Hello,
my system crashed 3 times, about 3 months between them. The system made a
crash dump and crash-data files too. When I patched the system after 3rd
crash to the current patch version the system crashed after 1 week uptime.
(I can't do a strict statistic, because there were some shutdown due
any reason.) In all case the panic string was: "assertion failed".
I looked the crash-data files and I found that all crashing processors ran
the nfs_thread(). The trace log is different in every dump but usually
like this:
Begin Trace for machine_slot[paniccpu].cpu_panic_thread:
thread 0xfffffc01b90d0700 stopped at [stop_secondary_cpu:614
,0xfffffc00004945d4] Source not available
warning: Files compiled -g3: parameter values probably wrong
> 0 stop_secondary_cpu(do_lwc =
0x0) ["../../../../src/kernel/arch/alpha/cpu.c":614, 0xfffffc00004945d4]
1 panic(0x3c3b9d24, 0x1f, 0x60000, 0x0,
0x1) ["../../../../src/kernel/bsd/subr_prf.c":751, 0xfffffc0000286dd4]

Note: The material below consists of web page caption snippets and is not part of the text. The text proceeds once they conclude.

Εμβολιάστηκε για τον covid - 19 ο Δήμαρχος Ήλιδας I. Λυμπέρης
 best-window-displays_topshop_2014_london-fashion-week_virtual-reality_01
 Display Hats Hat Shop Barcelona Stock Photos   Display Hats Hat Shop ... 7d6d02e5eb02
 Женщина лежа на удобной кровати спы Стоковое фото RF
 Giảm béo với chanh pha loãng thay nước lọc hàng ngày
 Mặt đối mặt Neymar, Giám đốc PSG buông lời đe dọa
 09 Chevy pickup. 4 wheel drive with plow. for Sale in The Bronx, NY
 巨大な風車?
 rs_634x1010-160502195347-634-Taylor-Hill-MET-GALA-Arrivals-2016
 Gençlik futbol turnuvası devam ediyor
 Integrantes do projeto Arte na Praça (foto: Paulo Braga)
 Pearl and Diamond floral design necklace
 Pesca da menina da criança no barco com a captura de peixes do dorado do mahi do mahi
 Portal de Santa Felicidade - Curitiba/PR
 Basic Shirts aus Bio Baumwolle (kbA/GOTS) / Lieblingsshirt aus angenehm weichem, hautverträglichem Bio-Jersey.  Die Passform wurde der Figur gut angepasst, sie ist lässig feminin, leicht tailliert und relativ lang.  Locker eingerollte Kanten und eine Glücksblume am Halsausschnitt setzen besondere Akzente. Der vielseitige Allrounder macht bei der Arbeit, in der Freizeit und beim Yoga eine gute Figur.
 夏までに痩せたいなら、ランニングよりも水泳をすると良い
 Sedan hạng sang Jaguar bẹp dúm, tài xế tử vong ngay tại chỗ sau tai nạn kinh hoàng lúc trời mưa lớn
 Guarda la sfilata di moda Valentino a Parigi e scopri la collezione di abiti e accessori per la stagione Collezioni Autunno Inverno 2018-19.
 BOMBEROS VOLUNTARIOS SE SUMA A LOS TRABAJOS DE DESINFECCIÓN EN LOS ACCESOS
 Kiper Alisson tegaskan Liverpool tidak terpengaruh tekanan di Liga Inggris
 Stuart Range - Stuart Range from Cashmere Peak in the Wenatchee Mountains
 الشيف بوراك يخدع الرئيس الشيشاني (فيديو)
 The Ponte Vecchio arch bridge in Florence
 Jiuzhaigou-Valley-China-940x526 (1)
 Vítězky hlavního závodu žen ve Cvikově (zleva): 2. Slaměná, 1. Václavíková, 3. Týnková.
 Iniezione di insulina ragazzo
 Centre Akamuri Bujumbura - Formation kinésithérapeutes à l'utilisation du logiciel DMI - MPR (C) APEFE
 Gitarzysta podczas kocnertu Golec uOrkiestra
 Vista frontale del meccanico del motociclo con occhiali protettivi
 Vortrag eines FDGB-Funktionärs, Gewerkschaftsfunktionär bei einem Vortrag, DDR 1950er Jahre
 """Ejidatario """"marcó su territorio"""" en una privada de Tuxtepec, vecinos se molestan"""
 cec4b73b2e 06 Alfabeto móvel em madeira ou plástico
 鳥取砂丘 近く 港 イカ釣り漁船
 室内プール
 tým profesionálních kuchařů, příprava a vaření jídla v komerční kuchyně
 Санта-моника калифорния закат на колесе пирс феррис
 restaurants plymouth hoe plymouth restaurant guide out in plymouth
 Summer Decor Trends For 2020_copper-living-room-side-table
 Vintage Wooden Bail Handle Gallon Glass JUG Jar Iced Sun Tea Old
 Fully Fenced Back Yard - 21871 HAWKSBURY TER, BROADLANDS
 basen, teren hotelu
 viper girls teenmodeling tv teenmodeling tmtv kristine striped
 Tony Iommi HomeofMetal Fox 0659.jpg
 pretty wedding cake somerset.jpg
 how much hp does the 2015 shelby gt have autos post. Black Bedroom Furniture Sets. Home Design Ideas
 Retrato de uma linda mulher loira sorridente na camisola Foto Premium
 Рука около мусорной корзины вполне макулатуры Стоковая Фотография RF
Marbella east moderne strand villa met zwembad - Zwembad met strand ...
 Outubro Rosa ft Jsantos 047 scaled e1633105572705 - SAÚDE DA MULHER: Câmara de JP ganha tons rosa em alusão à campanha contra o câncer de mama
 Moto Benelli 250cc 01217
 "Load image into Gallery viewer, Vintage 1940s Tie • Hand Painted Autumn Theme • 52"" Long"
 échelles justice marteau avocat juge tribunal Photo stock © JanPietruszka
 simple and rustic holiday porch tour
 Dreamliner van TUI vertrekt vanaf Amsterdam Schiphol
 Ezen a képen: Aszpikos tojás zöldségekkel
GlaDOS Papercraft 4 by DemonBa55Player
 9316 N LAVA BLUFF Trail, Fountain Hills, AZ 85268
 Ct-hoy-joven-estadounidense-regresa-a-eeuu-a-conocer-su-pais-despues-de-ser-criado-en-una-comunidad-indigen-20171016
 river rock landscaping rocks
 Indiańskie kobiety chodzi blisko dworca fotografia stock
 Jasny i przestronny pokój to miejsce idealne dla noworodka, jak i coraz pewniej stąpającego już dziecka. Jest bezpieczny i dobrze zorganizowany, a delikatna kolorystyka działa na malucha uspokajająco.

2 event_timeout(func = 0xfffffc0000287060, arg =
0xfffffc000096ba20) ["../../../../src/kernel/arch/alpha/cpu.c":1183,
0xfffffc000049546c]
3 xcpu_puts(0xfffffc0000287060, 0xfffffc000096ba20, 0x4c4b40, 0x0,
0xfffffc000028626c) ["../../../../src/kernel/bsd/subr_prf.c":895,
0xfffffc00002870bc]
4 printf(0xfffffc000080db58, 0x1, 0xfffffc00008d5bd8, 0x0,
0xffffffffffffffcc) ["../../../../src/kernel/bsd/subr_prf.c":423,
0xfffffc0000286268]
5 panic(0x0, 0xfffffc00003cfa10, 0x250bda, 0x4d,
0x7500007568) ["../../../../src/kernel/bsd/subr_prf.c":804,
0xfffffc0000286f38]
6 at_query(mapping =
0xfffffffeeabc7768) ["/share/sandboxes4/decdce3.1/src/file/gateway/libgwauth/auth_at.c":364,
0xfffffc00006e494c]
7 at_translate_creds(addr = 0xfffffc01b88540a4, uid = 0xc8, cred =
0xfffffc01b908b400) ["/share/sandboxes4/decdce3.1/src/file/gateway/libgwauth/auth_at_ki.c":160,
0xfffffc00006e6cc4]
8 checkauth(xpd = (nil), req = (nil), cred =
0xfffffc01b908b400) ["../../../../src/kernel/nfs/nfs_server.c":7995,
0xfffffc00003db14c]
9 rfs_dispatch(req = 0xfffffffeeabc7920, xprt =
0xfffffc01b8854080) ["../../../../src/kernel/nfs/nfs_server.c":7650,
0xfffffc00003daa78]
10 nfs_rpc_recv(0x4a108d3100000007, 0x1, 0xfffffc01b90cca80,
0xfffffc010000002c,
0xfffffc01b90ccda0) ["../../../../src/kernel/rpc/svc.c":747,
0xfffffc00003ce38c]
11 nfs_rpc_input(0xfffffc01b90cca80, 0xfffffc010000002c, 0x0,
0xfffffc01b90ccc10,
0xfffffc0000000000) ["../../../../src/kernel/rpc/svc.c":712,
0xfffffc00003ce2bc]
12 nfs_input(m =
0xfffffc017936e600) ["../../../../src/kernel/nfs/nfs_server.c":6836,
0xfffffc00003da4f4]
13 nfs_thread() ["../../../../src/kernel/nfs/nfs_server.c":6110,
0xfffffc00003d9288]
End Trace for machine_slot[paniccpu].cpu_panic_thread:
This machine a member of a computing cluster which are connected to
eachother with memory channel. The crashing machine contains the home fs
and this is the only nfs service with high load. All user work with huge
dataset which are stored in home (through nfs) and on the scratch disks
which are local fs on all system.
When the system crashed all times there were more CPU running the
nfs_thread function so it looks like it fails at high load.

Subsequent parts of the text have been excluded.